(Job a):
Answer these questions about the note on Phantammeron names below:
(i) From which book is the excerpt taken?
(ii) What happens to the place names as the author moves into later books?
(iii) A casual study of which languages was the basis for most of the languages and names used in the Phantammeron?
***** Text to read
Phantammeron Names and their Origins

*The following is an excerpt taken from the back of my new book, Phantammeron Book One. I discuss the origins of the names used in the first book, how they were created, and why. The place names do evolve and get much more complicated as I move into later books. But they do retain some connection to several languages and races that I create in later Phantammeron fantasy novels. – M. Stokely

Introduction

Most of the languages and names used in the Phantammeron were based on a casual study of the Insular Celtic languages of Ireland and the British Isles (Irish Gaelic, Welsh, etc.). However, in researching ancient languages, I found I was often more interested in their appearance in ancient Indo-European philology and fairy tales than in the more general study of linguistics and the construction of artificial fantasy languages from them.
**********
(Job b): Which lines of the rows below contain the word "cars"? Gather each of them, copying it in full. Case counts.
***** Data in this exercise
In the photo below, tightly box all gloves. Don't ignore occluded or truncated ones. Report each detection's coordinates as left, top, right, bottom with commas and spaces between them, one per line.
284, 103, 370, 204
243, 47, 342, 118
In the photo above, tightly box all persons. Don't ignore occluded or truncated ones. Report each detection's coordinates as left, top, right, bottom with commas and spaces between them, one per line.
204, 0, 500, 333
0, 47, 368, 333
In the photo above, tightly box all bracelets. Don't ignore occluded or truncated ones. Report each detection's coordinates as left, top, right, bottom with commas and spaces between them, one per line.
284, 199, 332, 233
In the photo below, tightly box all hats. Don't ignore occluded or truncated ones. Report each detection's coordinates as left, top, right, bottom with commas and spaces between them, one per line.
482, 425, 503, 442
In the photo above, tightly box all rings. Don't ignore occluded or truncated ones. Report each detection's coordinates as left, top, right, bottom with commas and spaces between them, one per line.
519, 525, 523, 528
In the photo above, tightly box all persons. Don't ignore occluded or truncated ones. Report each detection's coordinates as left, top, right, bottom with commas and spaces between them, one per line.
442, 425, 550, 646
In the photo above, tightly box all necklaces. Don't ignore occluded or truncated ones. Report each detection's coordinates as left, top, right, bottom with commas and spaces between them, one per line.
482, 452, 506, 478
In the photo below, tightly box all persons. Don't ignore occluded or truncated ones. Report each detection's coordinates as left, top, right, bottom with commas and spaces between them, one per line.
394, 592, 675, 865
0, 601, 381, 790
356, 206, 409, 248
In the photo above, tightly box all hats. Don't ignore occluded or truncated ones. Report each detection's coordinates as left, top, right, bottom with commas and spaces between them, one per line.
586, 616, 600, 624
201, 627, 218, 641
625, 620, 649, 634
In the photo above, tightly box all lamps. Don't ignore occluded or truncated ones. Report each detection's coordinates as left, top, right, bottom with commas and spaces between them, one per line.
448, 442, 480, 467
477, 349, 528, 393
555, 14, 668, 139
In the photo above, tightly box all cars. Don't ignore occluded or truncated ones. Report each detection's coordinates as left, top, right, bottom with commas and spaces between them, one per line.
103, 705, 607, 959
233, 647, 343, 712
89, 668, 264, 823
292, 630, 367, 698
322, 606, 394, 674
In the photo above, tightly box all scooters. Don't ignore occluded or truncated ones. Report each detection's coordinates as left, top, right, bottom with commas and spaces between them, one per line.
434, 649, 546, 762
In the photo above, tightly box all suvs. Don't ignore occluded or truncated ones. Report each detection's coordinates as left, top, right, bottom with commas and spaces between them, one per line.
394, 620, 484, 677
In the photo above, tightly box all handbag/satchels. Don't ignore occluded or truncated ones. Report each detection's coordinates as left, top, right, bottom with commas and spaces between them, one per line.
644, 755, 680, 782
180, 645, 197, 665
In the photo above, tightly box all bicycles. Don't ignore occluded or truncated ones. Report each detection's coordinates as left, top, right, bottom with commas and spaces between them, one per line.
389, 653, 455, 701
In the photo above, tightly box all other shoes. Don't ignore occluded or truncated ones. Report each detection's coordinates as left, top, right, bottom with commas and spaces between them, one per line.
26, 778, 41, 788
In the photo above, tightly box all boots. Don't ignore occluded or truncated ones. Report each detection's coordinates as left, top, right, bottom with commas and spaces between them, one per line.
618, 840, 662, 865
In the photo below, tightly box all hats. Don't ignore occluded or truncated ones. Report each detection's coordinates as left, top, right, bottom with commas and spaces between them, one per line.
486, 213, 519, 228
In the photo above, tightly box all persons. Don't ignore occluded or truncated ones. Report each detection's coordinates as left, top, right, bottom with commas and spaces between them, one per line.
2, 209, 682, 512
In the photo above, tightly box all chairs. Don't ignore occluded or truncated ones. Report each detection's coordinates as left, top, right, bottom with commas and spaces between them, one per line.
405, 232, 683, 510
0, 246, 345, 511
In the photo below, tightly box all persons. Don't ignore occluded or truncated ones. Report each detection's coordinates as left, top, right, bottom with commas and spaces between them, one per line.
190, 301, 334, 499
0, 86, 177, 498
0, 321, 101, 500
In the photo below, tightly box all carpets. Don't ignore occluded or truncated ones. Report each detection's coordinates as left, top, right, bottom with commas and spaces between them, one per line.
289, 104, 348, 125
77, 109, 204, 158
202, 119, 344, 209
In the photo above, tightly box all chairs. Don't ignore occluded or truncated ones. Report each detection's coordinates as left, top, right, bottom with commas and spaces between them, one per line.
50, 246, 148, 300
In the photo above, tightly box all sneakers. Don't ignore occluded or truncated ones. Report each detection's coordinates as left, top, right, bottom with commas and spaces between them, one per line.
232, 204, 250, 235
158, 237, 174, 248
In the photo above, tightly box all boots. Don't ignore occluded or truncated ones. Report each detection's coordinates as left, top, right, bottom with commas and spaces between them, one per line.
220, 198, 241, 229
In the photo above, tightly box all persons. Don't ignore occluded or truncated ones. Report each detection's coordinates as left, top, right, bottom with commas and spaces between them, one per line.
**********
(Worked answer a):
(i) Phantammeron Book One
(ii) They evolve and get much more complicated.
(iii) The Insular Celtic languages of Ireland and the British Isles (Irish Gaelic, Welsh, etc.)

(Worked answer b):
In the photo above, tightly box all cars. Don't ignore occluded or truncated ones. Report each detection's coordinates as left, top, right, bottom with commas and spaces between them, one per line.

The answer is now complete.